Titanfall 2 is everything that the original Titanfall was not. While the latter made its 2013 debut to much fanfare and genuinely thrilling multiplayer, a lack of substantial offline play and no meaningful progression soon had players looking elsewhere for their FPS fix. Gratifyingly, developer Respawn Entertainment has paid close attention to the criticism levelled at the first game and taken steps to address it. The result is a follow-up that easily measures up to Call of Duty and Battlefield‘s recent instalments and, in some aspects, surpasses them.
The largest addition to Titanfall 2 is a single-player campaign, giving some welcome context and texture to the battle between the Frontier Militia and the Interstellar Manufacturing Corporation (IMC). You play as Frontier Militia Rifleman 3rd Class Jack Cooper, who takes part in an attack on the IMC world of Typhon. Your fleet is quickly overwhelmed and after an intense firefight, you’re rescued by a Titan pilot who promptly dies but not before transferring command of his Vanguard-class Titan, BT-7274 — or BT for short. His mission, to regroup with a Militia Special Operations force, swiftly becomes your mission.
The relationship between Jack and BT is a major theme of the campaign, with different segments finding you inside and outside the cockpit, stomping enemies into the ground as a metal killing machine or leaping from wall-to-wall like a (well-armed) human flea. The wrenching feeling of having to leave the safety of your Titan adds to the nervous pace of the campaign, lending the urge to accomplish pilot tasks with speed, so you can return to the relative safety of BT’s armoured shell. To do so would miss some of the campaign’s best moments, though, as the inspired map design is based largely around the extreme manoeuvrability of the pilot suit, which can combine double-jumps and wall-runs to magnificent effect. As the story progresses, you’ll find yourself having to traverse more and more complex environments, not only breaking up the firefights but preparing you for the kind of speed and precision you’ll need to be competitive in the game’s multiplayer.
Multiplayer in Titanfall 2 has also been significantly revamped as well. Although the fundamental gameplay is similar to the original, the level progression is deeper and more rewarding with better pacing of the weapon and upgrade unlocks as well as dozens of decals, camos and colours with which to customise your avatar. The vast arsenal of weapons (a significant boost over the first game’s limited range) feels surprisingly well-balanced, too, with no obvious single loadout emerging to dominate match-ups. Titan versus Pilot combat is similarly well-tuned, and never feels one-sided: one Titan trumps a single pilot, but multiple Pilots working together with their superior manoeuvrability, can bring a Titan down with relative ease.

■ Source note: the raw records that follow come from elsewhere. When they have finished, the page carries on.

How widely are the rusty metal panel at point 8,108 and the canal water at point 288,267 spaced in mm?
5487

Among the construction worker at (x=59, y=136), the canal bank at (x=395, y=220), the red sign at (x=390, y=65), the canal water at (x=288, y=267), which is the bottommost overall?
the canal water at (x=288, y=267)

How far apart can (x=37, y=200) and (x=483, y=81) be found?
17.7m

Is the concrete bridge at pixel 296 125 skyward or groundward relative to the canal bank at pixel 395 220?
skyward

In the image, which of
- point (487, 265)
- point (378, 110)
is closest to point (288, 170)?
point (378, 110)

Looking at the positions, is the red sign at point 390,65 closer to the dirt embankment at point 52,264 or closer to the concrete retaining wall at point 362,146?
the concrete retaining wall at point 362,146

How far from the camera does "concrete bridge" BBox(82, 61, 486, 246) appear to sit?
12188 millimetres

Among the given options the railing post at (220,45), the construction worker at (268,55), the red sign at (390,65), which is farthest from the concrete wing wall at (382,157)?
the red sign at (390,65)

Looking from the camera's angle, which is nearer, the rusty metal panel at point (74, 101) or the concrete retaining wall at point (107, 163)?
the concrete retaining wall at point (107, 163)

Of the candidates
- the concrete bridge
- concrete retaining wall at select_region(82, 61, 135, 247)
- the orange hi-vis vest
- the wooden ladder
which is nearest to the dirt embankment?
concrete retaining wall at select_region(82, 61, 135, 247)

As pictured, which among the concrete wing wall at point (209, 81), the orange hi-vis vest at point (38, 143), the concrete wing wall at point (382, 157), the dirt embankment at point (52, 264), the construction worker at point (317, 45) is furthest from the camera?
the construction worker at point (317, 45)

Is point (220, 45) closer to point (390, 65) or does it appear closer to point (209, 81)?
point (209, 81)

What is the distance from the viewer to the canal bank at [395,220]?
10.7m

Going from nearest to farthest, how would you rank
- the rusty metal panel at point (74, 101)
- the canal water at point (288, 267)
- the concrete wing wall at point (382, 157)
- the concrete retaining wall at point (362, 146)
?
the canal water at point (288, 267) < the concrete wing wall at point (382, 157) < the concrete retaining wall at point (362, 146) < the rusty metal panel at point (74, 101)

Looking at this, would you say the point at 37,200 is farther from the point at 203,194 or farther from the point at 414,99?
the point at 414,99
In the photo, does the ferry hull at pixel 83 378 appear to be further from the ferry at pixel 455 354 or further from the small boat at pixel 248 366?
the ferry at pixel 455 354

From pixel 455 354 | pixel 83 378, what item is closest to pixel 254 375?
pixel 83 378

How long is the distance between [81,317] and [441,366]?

For anyone disappointed by the first Titanfall falling short of its potential — or PS4 owners who smarted at the original’s XBox exclusivity — Titanfall 2 makes up for its predecessor’s shortcomings in almost every way. The nuanced relationship between Pilot and Titan gives Titanfall 2 a feel all its own, and the rounded single player campaign makes the sequel feel complete in a way that its predecessor never did. With some of the most frantic, spatially varied multiplayer available and Respawn’s continued commitment to free DLC in lieu of the now standard season pass system, Titanfall 2 is not just the game we all pined for in 2013 but among the very best of 2016 as well.